Na atualidade apesar de todos os avanços sociais e da ciência, há muita divergência de entendimento acerca da oposição da biologia versus afeto. Frente a tal realidade torna-se imprescindível o uso de novos referenciais na identificação dos vínculos de filiação, como o reconhecimento da filiação socioafetiva, através do instituto “posse de estado de filho”.
Por essas razões, busca-se pesquisar a filiação sociafetiva e seus efeitos quanto ao reconhecimento, pois elevar o afeto a valor jurídico foi uma conquista muito grande do Direito de Família, pois a partir disso, o conceito de filiação foi ao encontro da paternidade responsável e não mais da paternidade meramente biológica, forçada onde se impõe através do exame de DNA. Outrossim, agora já se fala em monetarização do afeto, em virtude do abandono afetivo, isso prova maior preocupação com o afeto nas relações de direito de família.
1 VERDADE BIOLÓGICA E AFETIVO
1.1 A busca da verdade biológica
A Constituição Federal de 1988 assegurou a todos o direito de ter reconhecido o seu estado de filiação. Esse direito foi consagrado, também, pelo Estatuto da Criança e do Adolescente, que normatiza a garantia de todos os filhos a ter sua filiação biológica reconhecida, conforme antes mencionado, sendo este um direito pessoalíssimo, indisponível e imprescritível.
Assim, segundo o modelo regulado pelo nosso ordenamento jurídico, tem-se que, via de regra, pai é aquele que mantém um vínculo consangüíneo e registrário. Principalmente o registrário, levando em conta que se, eventualmente, não coincidir com o biológico, faz-se necessário o manejo de uma ação judicial para o fim de ser extinto o vínculo e para que seja reconhecido o novo.
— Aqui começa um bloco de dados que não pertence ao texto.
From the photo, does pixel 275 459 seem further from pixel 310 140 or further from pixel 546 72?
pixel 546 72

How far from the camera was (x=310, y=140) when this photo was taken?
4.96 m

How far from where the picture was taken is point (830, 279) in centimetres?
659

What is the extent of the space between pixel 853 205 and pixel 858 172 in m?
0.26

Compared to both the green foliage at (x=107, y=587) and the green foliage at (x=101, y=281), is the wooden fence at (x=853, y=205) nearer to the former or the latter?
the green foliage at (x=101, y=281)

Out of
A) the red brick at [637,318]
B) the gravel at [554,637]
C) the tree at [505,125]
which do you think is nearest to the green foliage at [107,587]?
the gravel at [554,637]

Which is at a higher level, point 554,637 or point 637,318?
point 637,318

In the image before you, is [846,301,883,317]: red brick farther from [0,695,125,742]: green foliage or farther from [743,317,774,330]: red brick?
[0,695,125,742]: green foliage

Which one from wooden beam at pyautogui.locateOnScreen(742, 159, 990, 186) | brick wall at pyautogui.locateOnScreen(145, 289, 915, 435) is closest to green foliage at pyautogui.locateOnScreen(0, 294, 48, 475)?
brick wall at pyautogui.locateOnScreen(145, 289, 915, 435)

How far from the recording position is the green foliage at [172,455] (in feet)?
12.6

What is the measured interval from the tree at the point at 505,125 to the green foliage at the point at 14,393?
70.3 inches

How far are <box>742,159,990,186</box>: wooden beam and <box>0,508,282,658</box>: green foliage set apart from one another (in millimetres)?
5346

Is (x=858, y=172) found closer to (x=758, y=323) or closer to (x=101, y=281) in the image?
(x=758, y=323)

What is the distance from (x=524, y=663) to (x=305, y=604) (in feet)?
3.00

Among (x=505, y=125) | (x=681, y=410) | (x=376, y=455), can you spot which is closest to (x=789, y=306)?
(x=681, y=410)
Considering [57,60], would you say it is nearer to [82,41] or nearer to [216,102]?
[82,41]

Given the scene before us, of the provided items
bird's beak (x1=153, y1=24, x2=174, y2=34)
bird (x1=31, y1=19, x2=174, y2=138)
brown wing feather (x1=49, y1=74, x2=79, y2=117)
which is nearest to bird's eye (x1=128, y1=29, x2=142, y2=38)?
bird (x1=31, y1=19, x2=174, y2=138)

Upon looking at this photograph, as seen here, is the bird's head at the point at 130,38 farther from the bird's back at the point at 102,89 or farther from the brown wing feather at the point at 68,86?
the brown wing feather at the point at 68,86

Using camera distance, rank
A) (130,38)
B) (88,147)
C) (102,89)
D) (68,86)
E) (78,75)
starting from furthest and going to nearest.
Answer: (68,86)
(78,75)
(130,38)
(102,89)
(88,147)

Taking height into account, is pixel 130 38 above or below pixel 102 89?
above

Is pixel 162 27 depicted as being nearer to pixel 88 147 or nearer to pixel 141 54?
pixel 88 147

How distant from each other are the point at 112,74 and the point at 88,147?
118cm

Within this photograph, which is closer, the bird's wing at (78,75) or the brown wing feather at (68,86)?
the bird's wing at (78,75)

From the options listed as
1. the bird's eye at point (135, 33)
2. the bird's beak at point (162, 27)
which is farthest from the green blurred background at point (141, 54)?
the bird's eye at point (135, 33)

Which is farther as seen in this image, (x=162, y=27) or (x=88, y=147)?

A investigação de paternidade surge como meio de instituir os laços de filiação. Pelo sistema biológico filho é aquele que detém os genes do pai, uma vez reconhecido à identidade biológica entre pai e filho, surgem os novos direitos, como a possibilidade de passar a usar o nome do pai e demais direitos de cunho social como o direito a alimentos e a herança.
Antes do advento do exame de DNA não tinha como garantir se um indivíduo era ou não filho de alguém. “Agora é possível não só excluir os indivíduos falsamente acusados, mas também obter probabilidade de inclusão próxima de 100%. Ou seja, é possível através do DNA afirmar com certeza o progenitor de determinada pessoa, inclusive naqueles casos em que membros da família já faleceram”. [1]
Ainda que se concedam facilidades no reconhecimento dos laços de filiação ou meios avançados, como o exame de DNA ressalta-se que a simples identificação biológica não estabelece os laços de filiação esperados. Concedem-se sim direitos, mas não afeto essencial para o desenvolvimento de qualquer ser humano.
O uso do exame de DNA em caráter determinante para o reconhecimento de filiação peca no sentido de tornar a filiação simples laço biológico desprovido de emoções e sensações. Podemos citar como exemplo, um doador de esperma que voluntariamente doa esperma a um banco de sêmen de modo a fertilizar vinte mulheres. Nesse caso se tiver a sua identidade revelada teríamos vinte ações de investigação de paternidade as quais face ao exame genético de DNA todas seriam procedentes e teriam seu pai biológico reconhecido. Nasce para as partes o direito de assistência, direito ao nome, direito a herança de tal modo que teremos um pai com vinte filhos e sem ter tido relações com suas mães e sem qualquer vínculo afetivo. Diante desses fatos, começaram a emergir questionamentos, conforme colocação de FURTADO e SOUZA:
“Começaram a surgir vozes questionando o fato de se acatar única e exclusiva o resultado do exame de DNA como prova de paternidade, ao argumento de que não se pode considerar uma única prova como prova cabal dissociada de todo um conjunto probatório, até por que a ciência também pode errar. Para além disso, os doutrinadores mais modernos começaram a tratar da verdadeira questão que envolve a ação de investigação de paternidade, qual seja. O que é ser pai”. [2]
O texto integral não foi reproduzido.